EXERCISE TEXT »
━━━━━━━━
Thus, the pronoun argument for masculinity is not watertight, and considering the evidence for the feminine gender, as well as the fact that so many early Greek Christians considered the Holy Spirit feminine, I'd say we can discard it.
So, how does the Trinity work? First of all, it is undeniable that there is a hierarchy even within God.
The Father rules omnipotent (Revelation 19:6). He is omniscient, whereas the Son (at least while in the form of Jesus) has limited knowledge (Matthew 24:36). Jesus says time and time again that he obeys his Father (John 14:28,14:31, Luke 22:42, Philippians 2:8, Hebrews 10:9), that the Father is greater than him (John 10:29, 14:28) that he was 'sent', not that he came of his own will (John 6:38).
He even prayed prays to God the Father in the Garden of Gethsemane!
Now, churchpeople throughout history have attempted to define the Trinity in strictly logical terms. They use phrases like 'one essence, three persons' or 'translation of godhood to the Son.'
I think that is a mistake. The Trinity is the contradiction at the heart of reality. The Gods flow in and out of one another. They are three persons, and yet they are one unified being.
However, it is not AGAINST reason, it is BEYOND reason. Human reason, trapped within finite constrains and the boundaries of Time, cannot comprehend that which is Infinite, at least not in our present forms.
Nevertheless, let me present you with my favored Trinitarian analogy, one which I though of one day in church while not paying attention and drawing mythical creatures on my outline.
━━━━━━━━
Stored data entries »
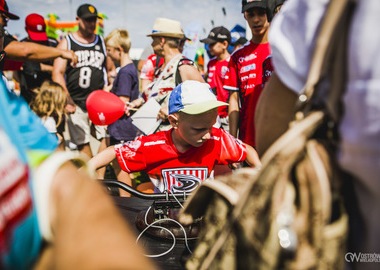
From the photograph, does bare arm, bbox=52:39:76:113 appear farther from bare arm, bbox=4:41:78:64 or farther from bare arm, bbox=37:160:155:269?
bare arm, bbox=37:160:155:269

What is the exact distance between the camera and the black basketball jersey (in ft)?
12.1

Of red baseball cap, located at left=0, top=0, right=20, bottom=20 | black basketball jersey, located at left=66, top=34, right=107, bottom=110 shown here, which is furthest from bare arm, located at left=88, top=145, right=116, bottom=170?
black basketball jersey, located at left=66, top=34, right=107, bottom=110

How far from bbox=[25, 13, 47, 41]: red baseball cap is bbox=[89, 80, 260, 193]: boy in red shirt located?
11.1 ft

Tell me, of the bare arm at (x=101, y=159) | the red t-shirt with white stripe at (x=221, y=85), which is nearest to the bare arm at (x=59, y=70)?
the red t-shirt with white stripe at (x=221, y=85)

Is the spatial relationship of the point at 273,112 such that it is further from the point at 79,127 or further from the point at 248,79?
the point at 79,127

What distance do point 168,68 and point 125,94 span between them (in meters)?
1.04

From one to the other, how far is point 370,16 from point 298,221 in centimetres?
36

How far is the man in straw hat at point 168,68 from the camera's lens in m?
2.48

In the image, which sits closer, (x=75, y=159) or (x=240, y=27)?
(x=75, y=159)

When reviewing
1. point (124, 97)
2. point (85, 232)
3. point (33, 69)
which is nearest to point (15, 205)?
point (85, 232)

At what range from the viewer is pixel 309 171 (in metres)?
0.50

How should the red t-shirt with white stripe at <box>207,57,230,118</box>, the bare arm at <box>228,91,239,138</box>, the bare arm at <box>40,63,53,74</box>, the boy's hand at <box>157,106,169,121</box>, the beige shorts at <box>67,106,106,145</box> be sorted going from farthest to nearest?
the bare arm at <box>40,63,53,74</box> → the beige shorts at <box>67,106,106,145</box> → the red t-shirt with white stripe at <box>207,57,230,118</box> → the bare arm at <box>228,91,239,138</box> → the boy's hand at <box>157,106,169,121</box>

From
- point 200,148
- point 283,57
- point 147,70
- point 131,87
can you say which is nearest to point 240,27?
point 147,70

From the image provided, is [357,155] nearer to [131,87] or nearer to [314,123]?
[314,123]
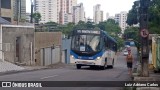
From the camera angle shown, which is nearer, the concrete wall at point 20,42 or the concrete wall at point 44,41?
the concrete wall at point 20,42

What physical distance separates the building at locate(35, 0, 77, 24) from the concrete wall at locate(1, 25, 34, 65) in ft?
219

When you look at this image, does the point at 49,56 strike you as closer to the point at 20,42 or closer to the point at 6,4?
the point at 20,42

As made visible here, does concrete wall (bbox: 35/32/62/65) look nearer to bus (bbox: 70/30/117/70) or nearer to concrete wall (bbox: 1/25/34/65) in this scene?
concrete wall (bbox: 1/25/34/65)

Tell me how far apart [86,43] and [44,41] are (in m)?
18.0

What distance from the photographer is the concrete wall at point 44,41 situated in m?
46.8

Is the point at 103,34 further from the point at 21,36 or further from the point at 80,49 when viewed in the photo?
the point at 21,36

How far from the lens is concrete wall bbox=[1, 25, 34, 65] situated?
3885 cm

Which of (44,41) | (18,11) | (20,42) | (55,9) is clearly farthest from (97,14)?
(20,42)

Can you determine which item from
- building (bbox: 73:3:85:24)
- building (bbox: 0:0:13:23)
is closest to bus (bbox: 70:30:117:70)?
building (bbox: 0:0:13:23)

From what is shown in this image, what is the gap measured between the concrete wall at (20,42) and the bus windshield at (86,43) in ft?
26.9

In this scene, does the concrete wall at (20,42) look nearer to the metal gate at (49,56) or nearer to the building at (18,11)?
the metal gate at (49,56)

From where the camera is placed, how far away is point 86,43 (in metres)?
33.2

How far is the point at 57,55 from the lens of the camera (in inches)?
2286

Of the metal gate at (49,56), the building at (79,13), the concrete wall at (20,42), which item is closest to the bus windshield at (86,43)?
the concrete wall at (20,42)
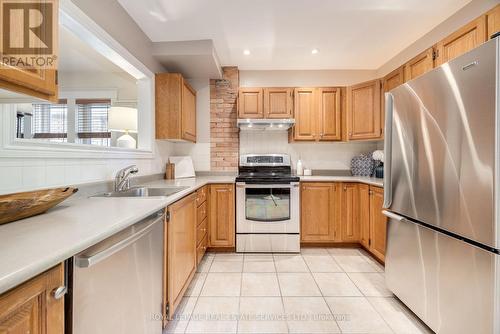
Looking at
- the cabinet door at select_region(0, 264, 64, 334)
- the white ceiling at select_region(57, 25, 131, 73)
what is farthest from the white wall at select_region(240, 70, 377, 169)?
the cabinet door at select_region(0, 264, 64, 334)

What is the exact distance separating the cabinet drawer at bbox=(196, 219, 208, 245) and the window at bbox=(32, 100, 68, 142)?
1.83 meters

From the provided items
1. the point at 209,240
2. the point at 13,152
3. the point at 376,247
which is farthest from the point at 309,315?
the point at 13,152

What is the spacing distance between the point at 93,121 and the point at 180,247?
2844 millimetres

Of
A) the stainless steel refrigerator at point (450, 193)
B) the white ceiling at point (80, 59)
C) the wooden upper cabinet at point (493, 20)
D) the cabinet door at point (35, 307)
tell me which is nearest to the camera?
the cabinet door at point (35, 307)

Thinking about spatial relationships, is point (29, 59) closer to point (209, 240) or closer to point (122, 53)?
point (122, 53)

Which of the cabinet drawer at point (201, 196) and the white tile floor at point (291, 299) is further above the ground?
the cabinet drawer at point (201, 196)

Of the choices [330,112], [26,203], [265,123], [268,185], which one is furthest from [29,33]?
[330,112]

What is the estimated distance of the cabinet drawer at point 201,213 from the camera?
239 cm

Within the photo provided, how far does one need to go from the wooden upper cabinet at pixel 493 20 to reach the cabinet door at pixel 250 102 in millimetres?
2231

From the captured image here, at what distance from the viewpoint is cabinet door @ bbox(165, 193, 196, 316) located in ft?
5.04

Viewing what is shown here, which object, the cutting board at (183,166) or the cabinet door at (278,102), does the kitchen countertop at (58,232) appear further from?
the cabinet door at (278,102)

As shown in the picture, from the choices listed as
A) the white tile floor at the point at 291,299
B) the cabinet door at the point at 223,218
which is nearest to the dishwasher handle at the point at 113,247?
the white tile floor at the point at 291,299

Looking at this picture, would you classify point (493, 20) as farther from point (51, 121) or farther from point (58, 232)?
point (51, 121)

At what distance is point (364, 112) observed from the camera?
3023mm
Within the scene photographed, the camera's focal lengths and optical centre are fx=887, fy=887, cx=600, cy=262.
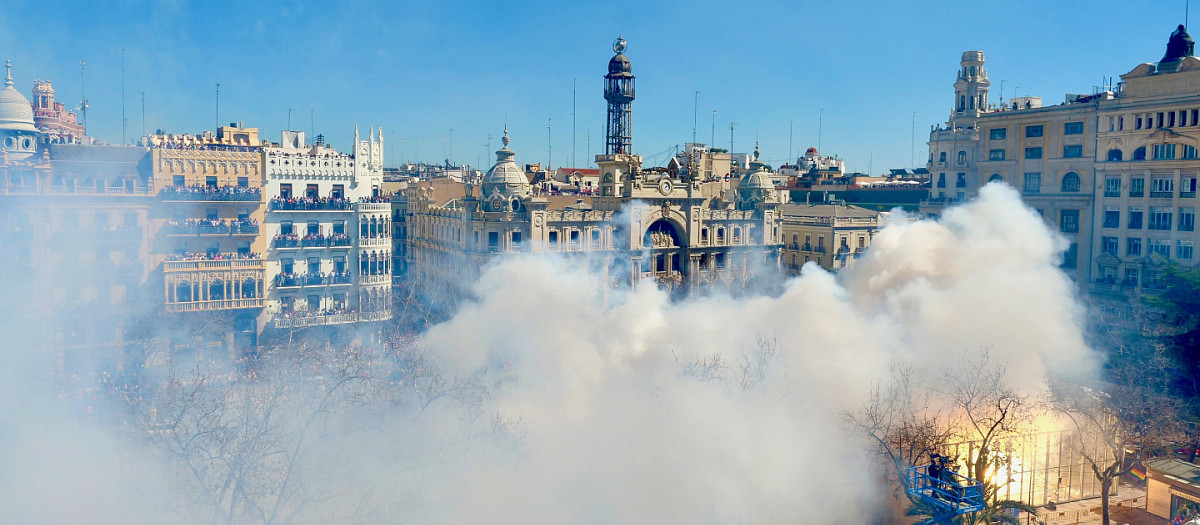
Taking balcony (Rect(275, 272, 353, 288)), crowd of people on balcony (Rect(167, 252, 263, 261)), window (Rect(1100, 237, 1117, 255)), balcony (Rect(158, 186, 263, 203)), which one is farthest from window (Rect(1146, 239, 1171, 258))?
balcony (Rect(158, 186, 263, 203))

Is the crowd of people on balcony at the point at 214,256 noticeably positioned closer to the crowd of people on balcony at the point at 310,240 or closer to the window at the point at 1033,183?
the crowd of people on balcony at the point at 310,240

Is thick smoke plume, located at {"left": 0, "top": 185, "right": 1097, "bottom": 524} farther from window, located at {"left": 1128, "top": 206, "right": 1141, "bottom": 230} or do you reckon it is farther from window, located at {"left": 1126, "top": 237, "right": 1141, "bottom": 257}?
window, located at {"left": 1128, "top": 206, "right": 1141, "bottom": 230}

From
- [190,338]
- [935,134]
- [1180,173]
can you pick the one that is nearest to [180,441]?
[190,338]

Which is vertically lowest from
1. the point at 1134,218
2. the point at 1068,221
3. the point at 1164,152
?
the point at 1068,221

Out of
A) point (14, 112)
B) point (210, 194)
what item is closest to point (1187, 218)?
point (210, 194)

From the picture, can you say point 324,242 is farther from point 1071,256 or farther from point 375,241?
point 1071,256
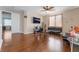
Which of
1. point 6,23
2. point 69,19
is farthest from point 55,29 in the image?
point 6,23

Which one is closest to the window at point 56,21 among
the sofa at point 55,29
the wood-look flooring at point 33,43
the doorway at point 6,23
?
the sofa at point 55,29

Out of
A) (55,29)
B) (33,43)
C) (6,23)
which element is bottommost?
(33,43)

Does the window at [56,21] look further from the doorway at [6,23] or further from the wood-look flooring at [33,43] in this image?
the doorway at [6,23]

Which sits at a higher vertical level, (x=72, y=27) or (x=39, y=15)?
(x=39, y=15)

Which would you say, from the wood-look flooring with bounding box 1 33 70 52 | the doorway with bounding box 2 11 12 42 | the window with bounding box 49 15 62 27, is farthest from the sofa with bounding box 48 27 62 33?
the doorway with bounding box 2 11 12 42

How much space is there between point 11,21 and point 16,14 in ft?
0.85

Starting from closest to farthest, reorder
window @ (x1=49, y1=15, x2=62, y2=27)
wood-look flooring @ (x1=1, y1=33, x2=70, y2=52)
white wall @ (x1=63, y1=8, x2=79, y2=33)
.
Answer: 1. white wall @ (x1=63, y1=8, x2=79, y2=33)
2. window @ (x1=49, y1=15, x2=62, y2=27)
3. wood-look flooring @ (x1=1, y1=33, x2=70, y2=52)

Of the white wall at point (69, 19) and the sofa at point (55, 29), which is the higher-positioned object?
the white wall at point (69, 19)

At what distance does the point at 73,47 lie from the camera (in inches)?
73.9

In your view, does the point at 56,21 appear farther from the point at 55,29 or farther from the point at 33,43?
the point at 33,43

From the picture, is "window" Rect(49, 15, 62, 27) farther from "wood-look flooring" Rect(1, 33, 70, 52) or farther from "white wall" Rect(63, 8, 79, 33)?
"wood-look flooring" Rect(1, 33, 70, 52)
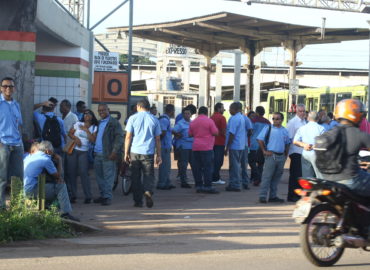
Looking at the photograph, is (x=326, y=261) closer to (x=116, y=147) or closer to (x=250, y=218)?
(x=250, y=218)

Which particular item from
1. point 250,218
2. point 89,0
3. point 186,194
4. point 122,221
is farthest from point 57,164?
point 89,0

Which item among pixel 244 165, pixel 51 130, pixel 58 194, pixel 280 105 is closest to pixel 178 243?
pixel 58 194

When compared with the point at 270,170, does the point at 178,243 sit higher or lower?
lower

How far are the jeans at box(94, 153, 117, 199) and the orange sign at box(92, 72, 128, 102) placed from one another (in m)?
8.27

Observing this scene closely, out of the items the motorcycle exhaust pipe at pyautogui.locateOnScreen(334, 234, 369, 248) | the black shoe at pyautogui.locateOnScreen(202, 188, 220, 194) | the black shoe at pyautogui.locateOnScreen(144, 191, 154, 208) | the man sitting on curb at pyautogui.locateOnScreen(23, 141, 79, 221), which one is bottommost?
the black shoe at pyautogui.locateOnScreen(202, 188, 220, 194)

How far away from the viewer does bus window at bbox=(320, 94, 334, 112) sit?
1475 inches

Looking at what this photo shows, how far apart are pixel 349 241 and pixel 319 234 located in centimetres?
31

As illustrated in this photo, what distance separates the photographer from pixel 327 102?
38.0 metres

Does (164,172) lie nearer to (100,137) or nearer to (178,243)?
(100,137)

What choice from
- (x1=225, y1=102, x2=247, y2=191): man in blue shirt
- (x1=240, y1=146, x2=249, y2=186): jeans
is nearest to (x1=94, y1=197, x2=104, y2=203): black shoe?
(x1=225, y1=102, x2=247, y2=191): man in blue shirt

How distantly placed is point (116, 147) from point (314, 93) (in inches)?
1085

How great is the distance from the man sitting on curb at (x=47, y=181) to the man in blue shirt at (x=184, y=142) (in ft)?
20.4

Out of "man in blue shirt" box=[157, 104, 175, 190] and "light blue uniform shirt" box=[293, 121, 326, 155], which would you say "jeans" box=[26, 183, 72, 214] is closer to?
"light blue uniform shirt" box=[293, 121, 326, 155]

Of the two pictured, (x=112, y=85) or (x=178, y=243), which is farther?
(x=112, y=85)
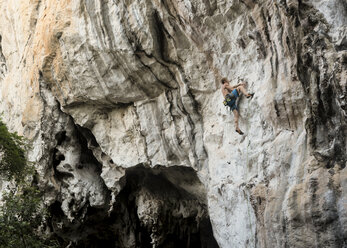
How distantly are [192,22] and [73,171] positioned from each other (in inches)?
246

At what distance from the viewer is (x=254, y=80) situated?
8289 millimetres

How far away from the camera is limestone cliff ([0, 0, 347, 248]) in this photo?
610 cm

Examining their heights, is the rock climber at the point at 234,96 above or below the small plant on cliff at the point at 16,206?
above

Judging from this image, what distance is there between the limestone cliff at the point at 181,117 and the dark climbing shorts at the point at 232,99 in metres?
0.26

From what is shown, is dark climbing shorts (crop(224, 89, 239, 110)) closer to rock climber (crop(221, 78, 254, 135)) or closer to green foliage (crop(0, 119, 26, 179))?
rock climber (crop(221, 78, 254, 135))

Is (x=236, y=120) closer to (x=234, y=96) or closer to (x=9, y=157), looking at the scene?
(x=234, y=96)

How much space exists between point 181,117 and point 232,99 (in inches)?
92.6

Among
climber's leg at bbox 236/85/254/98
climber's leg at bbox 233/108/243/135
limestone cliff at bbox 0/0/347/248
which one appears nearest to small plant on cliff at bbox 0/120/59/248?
limestone cliff at bbox 0/0/347/248

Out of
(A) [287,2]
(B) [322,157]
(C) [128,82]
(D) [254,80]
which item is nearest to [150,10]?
(C) [128,82]

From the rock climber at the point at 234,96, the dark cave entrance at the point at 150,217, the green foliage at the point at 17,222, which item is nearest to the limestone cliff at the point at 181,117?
the dark cave entrance at the point at 150,217

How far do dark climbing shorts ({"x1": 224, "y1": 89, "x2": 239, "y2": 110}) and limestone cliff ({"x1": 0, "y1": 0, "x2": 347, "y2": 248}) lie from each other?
26 centimetres

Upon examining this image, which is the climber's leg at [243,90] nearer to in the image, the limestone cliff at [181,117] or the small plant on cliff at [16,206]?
the limestone cliff at [181,117]

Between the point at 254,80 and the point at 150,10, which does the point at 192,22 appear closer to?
the point at 150,10

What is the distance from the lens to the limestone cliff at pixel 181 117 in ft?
━━━━━━━━
WORK INSTRUCTION » Carry on the essay about the Trinity, starting right after its final sentence. These entries have no connection to the passage about the Trinity.

EXPECTED ANSWER »
The Trinity is like an infinite, glassy sea beyond the Universe.
In that sea, water moves and circulates, but the surface is never disturbed by even the slightest ripple. The total mass, water level and chemical concentrations of the sea are constants- they never change. But say you were to zoom in and watch three drops of water within this sea.
You'd see them move around, intersect with one another, dissipate into smaller waterdrops, float up and down in the currents, and sometimes they'd even pass out of sight.
The Infinite cannot be contained in a finite space. So God entered into the story he'd written as three different characters, each with different qualities and roles to play.
The Ruach, the animating spirit of the world and the vague presence of Yahweh seems completely different from the very defined Logos, who has a very specific personality, a specific goal to achieve, and specific tasks and titles throughout the story.
Both, in turn are very different from the great King, the Just and Mighty ruler of the cosmos who destroys the wicked and whose face cannot be seen, nor may anything tainted the uncleanness of the world come before him.
And yet, if you watch closely, names seem to shift between these three, roles and attributes go from one to another, and if you try too hard to put the members of the Trinity in separate boxes, the boxes break.
To our eyes, God may seem to change his mind. He created mankind, but later regretted it. In Numbers 14, Moses has to convince God not to kill the Israelites, and Yahweh changes his mind.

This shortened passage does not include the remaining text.